Tripuraneni Ramaswamy, a great reformer

Tripuraneni Ramaswamy,  a great reformer
Highlights

Tripuraneni Ramaswamy, A Great Reformer. At the dawn of 19th century, a reassessment of the existing cultural values began in India and stalwarts like Ram Mohan Roy, Eswara Chandra Vidya Sagar, Ranade, Dayananda Saraswathi became pioneers of the renaissance movement.

At the dawn of 19th century, a reassessment of the existing cultural values began in India and stalwarts like Ram Mohan Roy, Eswara Chandra Vidya Sagar, Ranade, Dayananda Saraswathi became pioneers of the renaissance movement. In Andhra Pradesh, Kandukuri Veeresalingam, Gurazada Appa Rao and others took it up. Tripuraneni Ramaswamy had been a worthy successor of the great reformers who undertook the task and strove for the spread of new ideas among Telugu speaking people.
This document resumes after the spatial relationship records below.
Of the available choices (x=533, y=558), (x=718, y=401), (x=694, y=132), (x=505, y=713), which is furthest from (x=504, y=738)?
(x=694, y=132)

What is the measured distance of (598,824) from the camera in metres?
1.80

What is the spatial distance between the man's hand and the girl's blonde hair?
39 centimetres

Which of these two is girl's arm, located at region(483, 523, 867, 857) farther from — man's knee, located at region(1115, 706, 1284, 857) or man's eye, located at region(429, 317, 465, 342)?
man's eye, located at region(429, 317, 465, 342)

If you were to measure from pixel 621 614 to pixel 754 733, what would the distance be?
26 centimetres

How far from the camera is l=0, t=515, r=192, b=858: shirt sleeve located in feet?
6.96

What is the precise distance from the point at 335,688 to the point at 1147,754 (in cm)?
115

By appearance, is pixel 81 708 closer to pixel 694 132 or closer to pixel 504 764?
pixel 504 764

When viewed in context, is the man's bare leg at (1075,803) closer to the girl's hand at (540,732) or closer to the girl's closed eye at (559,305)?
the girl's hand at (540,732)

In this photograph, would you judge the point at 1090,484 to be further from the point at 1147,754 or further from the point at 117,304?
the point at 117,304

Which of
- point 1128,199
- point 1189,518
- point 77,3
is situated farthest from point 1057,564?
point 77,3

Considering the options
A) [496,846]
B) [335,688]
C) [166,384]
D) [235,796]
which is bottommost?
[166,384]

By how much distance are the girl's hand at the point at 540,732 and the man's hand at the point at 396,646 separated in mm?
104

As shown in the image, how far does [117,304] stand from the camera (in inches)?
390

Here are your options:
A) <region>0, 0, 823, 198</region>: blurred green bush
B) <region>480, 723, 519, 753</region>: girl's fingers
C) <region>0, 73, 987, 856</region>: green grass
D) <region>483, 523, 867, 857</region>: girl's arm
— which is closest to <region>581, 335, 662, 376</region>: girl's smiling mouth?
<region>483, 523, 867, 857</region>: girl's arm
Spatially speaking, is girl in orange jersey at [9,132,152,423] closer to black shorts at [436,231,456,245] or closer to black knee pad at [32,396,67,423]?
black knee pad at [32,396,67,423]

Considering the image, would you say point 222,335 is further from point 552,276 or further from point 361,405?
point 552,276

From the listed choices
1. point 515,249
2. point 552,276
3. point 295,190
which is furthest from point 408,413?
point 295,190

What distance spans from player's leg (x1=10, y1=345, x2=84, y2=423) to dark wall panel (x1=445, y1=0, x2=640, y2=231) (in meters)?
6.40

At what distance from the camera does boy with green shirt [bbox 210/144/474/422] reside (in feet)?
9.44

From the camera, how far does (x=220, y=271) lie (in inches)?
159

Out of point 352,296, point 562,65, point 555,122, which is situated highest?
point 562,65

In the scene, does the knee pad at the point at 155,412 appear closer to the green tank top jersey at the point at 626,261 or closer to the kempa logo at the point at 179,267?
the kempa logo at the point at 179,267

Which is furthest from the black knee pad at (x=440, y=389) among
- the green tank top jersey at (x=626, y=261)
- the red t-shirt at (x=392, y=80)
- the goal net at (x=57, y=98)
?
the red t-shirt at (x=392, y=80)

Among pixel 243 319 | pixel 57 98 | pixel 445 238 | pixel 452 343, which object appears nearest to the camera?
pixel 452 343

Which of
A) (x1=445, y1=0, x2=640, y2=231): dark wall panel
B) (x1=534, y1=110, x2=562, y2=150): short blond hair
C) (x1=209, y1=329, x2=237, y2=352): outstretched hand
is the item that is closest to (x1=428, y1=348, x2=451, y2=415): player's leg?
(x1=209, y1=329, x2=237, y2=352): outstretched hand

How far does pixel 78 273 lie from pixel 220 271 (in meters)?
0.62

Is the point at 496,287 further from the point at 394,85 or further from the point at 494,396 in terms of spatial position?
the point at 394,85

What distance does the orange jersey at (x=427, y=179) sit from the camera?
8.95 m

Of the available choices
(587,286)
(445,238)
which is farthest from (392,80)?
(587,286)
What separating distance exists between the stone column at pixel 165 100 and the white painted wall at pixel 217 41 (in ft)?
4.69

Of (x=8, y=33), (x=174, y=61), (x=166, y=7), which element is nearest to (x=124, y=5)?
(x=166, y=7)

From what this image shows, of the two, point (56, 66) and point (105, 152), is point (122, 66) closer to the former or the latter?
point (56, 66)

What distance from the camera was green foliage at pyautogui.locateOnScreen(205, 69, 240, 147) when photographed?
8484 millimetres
Tripuraneni Ramaswamy was born on 15-01-1887 in Anagaluru village in the Krishna District of the present day Andhra Pradesh, in a family of agriculturists. Ramaswamy grew up in an agricultural background, but was tempered by literary refinement. At the age of 23, he passed matriculation and in the same year, he wrote two plays- “Karempudi Kadanam” based on Palanadu battle and “Kurukshetra Sangramam”, based on Mahabharatha war. He joined the Noble College at Bandar in 1911 to study intermediate course. In those years, he displayed his literary skill and prodigious memory in his Avadhanam.
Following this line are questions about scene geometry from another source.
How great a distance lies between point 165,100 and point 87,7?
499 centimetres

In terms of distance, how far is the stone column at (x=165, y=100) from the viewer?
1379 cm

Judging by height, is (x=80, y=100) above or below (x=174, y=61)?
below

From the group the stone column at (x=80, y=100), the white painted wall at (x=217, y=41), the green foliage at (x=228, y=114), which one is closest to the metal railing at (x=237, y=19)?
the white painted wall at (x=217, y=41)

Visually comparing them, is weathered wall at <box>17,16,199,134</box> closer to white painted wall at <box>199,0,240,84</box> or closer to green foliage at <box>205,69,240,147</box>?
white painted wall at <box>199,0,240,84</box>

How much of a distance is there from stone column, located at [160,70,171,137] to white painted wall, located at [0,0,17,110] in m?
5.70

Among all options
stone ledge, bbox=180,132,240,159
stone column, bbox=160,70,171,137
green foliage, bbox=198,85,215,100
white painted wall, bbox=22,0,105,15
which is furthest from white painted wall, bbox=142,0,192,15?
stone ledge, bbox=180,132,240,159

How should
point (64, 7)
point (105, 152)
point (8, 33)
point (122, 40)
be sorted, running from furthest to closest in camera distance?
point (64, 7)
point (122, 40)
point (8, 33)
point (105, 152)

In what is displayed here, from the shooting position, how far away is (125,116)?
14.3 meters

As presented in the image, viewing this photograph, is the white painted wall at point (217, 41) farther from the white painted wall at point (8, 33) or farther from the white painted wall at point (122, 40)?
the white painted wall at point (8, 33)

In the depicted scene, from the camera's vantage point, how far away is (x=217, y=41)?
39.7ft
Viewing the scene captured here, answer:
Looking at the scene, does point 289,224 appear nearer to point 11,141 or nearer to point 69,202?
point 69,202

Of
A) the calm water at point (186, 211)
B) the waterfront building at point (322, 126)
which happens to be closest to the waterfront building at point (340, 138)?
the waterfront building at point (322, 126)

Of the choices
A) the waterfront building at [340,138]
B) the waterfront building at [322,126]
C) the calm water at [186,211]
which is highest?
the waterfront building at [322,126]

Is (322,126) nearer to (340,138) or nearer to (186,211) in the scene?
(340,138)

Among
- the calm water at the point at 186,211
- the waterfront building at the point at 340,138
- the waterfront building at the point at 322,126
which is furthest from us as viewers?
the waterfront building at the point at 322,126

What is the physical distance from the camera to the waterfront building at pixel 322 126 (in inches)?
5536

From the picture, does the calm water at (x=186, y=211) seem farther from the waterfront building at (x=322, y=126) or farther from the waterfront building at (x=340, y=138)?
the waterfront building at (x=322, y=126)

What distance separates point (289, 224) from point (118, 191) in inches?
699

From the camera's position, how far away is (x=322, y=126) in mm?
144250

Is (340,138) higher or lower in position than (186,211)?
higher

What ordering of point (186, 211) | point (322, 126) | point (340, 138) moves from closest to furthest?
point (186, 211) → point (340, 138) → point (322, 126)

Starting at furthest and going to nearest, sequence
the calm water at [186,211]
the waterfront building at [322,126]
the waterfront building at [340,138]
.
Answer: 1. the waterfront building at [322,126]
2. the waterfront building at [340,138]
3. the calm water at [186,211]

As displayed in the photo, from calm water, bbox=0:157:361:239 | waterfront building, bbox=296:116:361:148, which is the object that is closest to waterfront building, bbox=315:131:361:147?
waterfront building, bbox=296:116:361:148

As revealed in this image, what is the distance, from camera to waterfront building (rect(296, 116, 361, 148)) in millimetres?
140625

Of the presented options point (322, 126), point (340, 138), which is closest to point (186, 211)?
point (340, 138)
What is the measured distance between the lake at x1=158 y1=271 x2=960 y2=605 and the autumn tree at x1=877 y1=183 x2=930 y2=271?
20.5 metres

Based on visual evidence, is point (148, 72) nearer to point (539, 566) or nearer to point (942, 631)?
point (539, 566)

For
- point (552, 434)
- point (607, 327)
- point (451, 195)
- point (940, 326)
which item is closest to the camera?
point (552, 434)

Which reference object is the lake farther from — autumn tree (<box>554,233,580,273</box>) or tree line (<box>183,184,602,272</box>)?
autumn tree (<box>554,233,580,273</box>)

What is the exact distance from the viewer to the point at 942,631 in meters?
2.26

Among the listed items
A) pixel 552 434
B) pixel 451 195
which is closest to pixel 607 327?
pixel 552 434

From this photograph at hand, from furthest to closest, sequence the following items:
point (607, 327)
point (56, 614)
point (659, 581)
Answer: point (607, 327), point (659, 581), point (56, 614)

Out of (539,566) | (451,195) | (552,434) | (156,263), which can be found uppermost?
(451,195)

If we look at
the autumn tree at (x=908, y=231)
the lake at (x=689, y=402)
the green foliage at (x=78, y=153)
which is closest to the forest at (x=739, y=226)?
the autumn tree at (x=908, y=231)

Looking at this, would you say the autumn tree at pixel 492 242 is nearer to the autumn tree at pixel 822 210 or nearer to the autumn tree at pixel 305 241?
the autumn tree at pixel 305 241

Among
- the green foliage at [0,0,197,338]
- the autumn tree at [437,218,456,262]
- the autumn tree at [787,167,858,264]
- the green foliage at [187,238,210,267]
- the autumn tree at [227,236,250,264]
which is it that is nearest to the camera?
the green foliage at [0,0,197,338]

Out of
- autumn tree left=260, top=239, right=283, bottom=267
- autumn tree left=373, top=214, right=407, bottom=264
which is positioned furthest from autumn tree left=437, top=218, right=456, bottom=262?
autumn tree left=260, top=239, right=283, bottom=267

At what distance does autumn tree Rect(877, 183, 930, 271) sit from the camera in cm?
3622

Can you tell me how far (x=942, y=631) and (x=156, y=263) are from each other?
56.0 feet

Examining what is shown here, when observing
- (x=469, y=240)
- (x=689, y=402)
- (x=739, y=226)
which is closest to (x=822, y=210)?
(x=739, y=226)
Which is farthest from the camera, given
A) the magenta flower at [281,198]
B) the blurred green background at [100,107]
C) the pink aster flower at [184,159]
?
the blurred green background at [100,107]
In 1914, he went to Britain and studied law in Dublin. He not only studied law, but also the vast English literature and modern European culture. After returning to India, he practiced law for some years mostly in Tenali town. But his main activity was directed towards social reform. He launched a full-scale attack on the caste system and the social injustice which were propagated by the Smritis and Puranas and the institutionalised religion. He led the fight against social inequality and inequity.
He chose literary writing as the vehicle for expressing his rationalistic thought for awakening his people. His famous work “Sutapuranam” in four cantos was a fierce attack on ancient Puranas, which were powerful instruments to spread unquestioning faith among the people in custom, tradition, caste system. His inimitable logic and wide range of knowledge displayed in his works was amazing. His poetic work “Kuppuswamy Satakam” reveals the theme of social revolution and speaks about many home truths about social evils, blind faith and indignity to man. In this work, he blazed the train which Vemana heralded centuries back.
In all his other works such as ‘Sambhukavadha’, ‘Suthashrama Geethaalu’, ‘Dhoortha Maanava’, ‘Khooni’, ‘Bhagavadgita’, ‘Rana Pratap’, ‘Kondaveeti Pathanam’, he made a rational analysis of dogmas prescribed by ancient classics and the injustice done to people belonging to lower social order and attacked all the discriminating standards advocated by the Smritis. He was a fighter for the upliftment of the down trodden and the hapless.
Ramaswamy not only expressed his ideas in literature, he tried to put them into practice. He was against the cumbersome procedure of Hindu marriage resulting in unnecessary expenditure. He prepared a simple procedure in Telugu called, ‘Vivaha Vidhi’, where he officiated as priest and conducted many marriages. When he was the Chairman of Tenali Municipality, he did not permit animal sacrifice to appease Gods. He fought against the scourge of untouchability. He was reformer in thought and in practice.
Ramaswamy was an ardent patriot even when he was a student, he wrote a patriotic play “Rana Pratap”, which was proscribed by the British government. When he was studying law at Dublin, he wrote to Krishna Patrika, a Telugu weekly appealing to Indians to support the Home Rule Movement started by Annie Beasant. He pleaded for India’s independence. Ramaswamy wrote many patriotic songs inspiring the people to the heights of sacrifice during the independence movement.
He was an ardent lover of Telugu language and culture and was proud of the history. He was an educationist and was a member of the senate of the Andhra University for three terms. He was recipient of many honours and was popularly known as ‘Kaviraju’, a title conferred onto him.
This great revolutionary thinker and poet died in 1943, but left his imprint on the development of rational thought among Telugu speaking people.